-- START OF Passage provided --

Then a final consideration, which I always inject in here, computers are supposed to be fast. These things processors are running 3 gigahertz or whatever. So, if your code is correct, even if it gives you the right answer, if it gives it to you too late, that code is broken, at least in my perspective.

Profiling Tools

How do you even know that you have a problem? I think if you've been following the performance track today, this answer is fairly obvious. You’ve got to profile your code. You have to measure what it's doing to see if there's a problem and where the problems are. Now, there are a bunch of different approaches to profiling. They each have different strengths and weaknesses. Today, we can use Linux perf, which is a pretty wonderful tool. It can tell you all kinds of things very easily, very non-invasively. Used to be called OProfile, that's when I was using it first. It uses statistical sampling, like was mentioned in the previous talk, Richard's talk. And because it uses very low overhead sampling, you can run it on a live system with fairly little impact. But one of the things that I noticed about it is, it can still miss details. The call graphs that you get out of it can be missing entire hierarchies of the call tree. So you can't solely rely on that.

Other tools that I've also used, one of these is called FunctionCheck, and it uses the GCC compilers instrument functions feature. So if you compile a project with the flag F instrument functions, then GCC will emit custom profiling calls at the beginning and exit of every function. Then if you provide your own shared library that fills in the stubs that GCC expects, you can do whatever you want in the Prologs and epilogs of every function in your code. And so, FunctionCheck takes advantage of this and lets you measure the time, and also, as a side benefit, it tracks memory allocations.

Now, it's not the easiest thing to use this, because you need a specially compiled binary, and also, anything that you link to, that hasn't also been compiled with instrumentation, isn't going to give you any information. So you get a fairly coarse profile. It only tells you how much time was spent in a function, but it doesn't tell you where in that function. But the advantage of it is, the call graphs are always accurate. There are no elements missing in the call tree.

-- END OF Passage provided --
-- START OF Data excerpts --

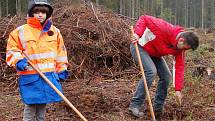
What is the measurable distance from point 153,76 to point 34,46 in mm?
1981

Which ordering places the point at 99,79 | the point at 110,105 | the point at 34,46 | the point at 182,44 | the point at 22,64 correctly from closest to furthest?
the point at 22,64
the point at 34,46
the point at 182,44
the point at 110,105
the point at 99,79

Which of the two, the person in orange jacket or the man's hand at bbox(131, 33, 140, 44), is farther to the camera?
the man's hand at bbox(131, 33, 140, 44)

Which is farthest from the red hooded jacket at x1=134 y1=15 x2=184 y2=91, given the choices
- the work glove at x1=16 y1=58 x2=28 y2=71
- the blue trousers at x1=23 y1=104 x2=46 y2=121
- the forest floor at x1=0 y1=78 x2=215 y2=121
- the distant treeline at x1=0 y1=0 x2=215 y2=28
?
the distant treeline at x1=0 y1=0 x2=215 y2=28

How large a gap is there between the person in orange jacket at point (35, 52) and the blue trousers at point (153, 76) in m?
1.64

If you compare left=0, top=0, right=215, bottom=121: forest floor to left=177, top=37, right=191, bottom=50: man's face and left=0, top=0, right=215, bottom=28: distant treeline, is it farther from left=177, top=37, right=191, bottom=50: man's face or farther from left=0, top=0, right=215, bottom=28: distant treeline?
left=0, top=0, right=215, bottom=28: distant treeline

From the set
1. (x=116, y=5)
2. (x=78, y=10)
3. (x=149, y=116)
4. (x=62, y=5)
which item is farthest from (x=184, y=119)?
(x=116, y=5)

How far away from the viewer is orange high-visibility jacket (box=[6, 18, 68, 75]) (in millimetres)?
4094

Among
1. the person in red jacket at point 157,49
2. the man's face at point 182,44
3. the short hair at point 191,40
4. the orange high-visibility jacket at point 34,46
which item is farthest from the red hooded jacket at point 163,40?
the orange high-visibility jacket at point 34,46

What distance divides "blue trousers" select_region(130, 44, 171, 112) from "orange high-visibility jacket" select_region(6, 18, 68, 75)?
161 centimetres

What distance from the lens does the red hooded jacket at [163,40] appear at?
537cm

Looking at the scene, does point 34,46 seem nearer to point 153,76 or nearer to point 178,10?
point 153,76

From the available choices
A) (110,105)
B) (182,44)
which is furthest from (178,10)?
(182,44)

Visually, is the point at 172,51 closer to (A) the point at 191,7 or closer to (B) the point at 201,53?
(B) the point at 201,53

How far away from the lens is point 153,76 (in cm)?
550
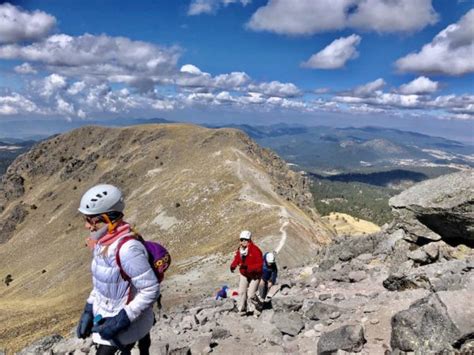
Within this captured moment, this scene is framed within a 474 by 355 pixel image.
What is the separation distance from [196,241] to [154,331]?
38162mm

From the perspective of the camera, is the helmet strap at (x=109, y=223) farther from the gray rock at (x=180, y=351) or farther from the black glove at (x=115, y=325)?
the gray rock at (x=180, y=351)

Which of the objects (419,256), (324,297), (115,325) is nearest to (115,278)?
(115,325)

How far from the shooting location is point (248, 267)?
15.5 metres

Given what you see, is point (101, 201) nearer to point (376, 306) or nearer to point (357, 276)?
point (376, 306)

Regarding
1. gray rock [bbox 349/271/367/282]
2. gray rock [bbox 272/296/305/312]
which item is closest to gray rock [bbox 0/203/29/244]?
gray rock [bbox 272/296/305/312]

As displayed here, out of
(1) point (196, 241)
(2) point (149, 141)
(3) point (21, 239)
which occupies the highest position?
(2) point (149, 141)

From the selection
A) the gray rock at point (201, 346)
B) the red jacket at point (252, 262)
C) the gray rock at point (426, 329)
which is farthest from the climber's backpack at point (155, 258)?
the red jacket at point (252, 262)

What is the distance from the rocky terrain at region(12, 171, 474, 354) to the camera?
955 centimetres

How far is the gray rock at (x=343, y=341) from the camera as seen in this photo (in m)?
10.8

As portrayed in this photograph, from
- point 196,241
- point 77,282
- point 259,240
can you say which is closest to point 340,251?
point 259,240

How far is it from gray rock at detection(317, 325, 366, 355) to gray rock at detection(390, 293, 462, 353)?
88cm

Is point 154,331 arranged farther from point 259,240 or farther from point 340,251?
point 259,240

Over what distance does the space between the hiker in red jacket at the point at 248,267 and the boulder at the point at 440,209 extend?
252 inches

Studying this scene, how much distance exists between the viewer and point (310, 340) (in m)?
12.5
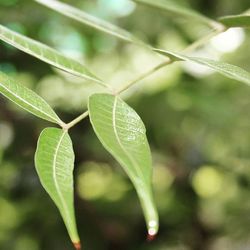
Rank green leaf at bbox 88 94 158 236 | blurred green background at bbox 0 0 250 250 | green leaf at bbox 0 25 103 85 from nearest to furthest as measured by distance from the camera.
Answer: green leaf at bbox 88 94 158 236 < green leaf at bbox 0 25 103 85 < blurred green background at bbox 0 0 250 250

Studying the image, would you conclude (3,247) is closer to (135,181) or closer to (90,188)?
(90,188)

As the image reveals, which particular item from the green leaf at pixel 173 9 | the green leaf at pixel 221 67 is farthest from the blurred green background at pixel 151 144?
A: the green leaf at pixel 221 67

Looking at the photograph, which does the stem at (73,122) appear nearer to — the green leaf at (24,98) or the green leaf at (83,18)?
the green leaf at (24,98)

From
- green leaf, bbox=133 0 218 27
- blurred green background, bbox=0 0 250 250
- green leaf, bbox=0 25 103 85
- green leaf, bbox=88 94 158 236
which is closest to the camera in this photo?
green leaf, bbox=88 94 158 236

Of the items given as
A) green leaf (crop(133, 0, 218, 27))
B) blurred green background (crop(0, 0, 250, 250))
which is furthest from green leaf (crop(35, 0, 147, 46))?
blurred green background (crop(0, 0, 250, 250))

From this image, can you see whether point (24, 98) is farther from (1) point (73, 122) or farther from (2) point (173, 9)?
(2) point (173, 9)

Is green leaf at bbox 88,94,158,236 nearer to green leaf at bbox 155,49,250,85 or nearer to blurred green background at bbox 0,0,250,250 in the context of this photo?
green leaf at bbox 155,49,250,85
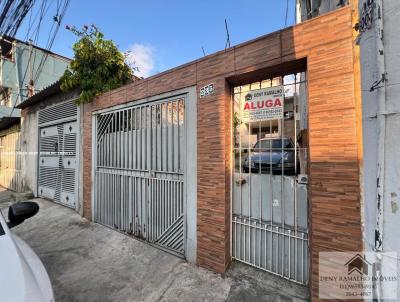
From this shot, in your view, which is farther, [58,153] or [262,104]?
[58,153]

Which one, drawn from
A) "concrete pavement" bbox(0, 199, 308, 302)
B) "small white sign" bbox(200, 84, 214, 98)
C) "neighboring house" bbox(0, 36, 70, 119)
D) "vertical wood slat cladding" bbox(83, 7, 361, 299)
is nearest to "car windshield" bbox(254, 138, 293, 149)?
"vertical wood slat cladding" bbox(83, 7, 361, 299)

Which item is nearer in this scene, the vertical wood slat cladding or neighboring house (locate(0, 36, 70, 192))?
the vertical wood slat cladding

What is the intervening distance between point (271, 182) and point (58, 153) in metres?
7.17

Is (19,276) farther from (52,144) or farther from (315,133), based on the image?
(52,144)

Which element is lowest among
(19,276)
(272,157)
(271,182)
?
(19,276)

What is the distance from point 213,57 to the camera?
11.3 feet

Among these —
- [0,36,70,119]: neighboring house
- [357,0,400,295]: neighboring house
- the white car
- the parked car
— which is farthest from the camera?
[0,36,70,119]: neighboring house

-- END OF Data excerpts --

§ **Goal 1**
In the passage on profiling tools, what was Linux perf called before?
§ **Goal 2**
Copy the profiling passage from "Other tools that" to "tracks memory allocations.", switching "stubs" to "hooks".

§ **Solution 1**
OProfile

§ **Solution 2**
Other tools that I've also used, one of these is called FunctionCheck, and it uses the GCC compilers instrument functions feature. So if you compile a project with the flag F instrument functions, then GCC will emit custom profiling calls at the beginning and exit of every function. Then if you provide your own shared library that fills in the hooks that GCC expects, you can do whatever you want in the Prologs and epilogs of every function in your code. And so, FunctionCheck takes advantage of this and lets you measure the time, and also, as a side benefit, it tracks memory allocations.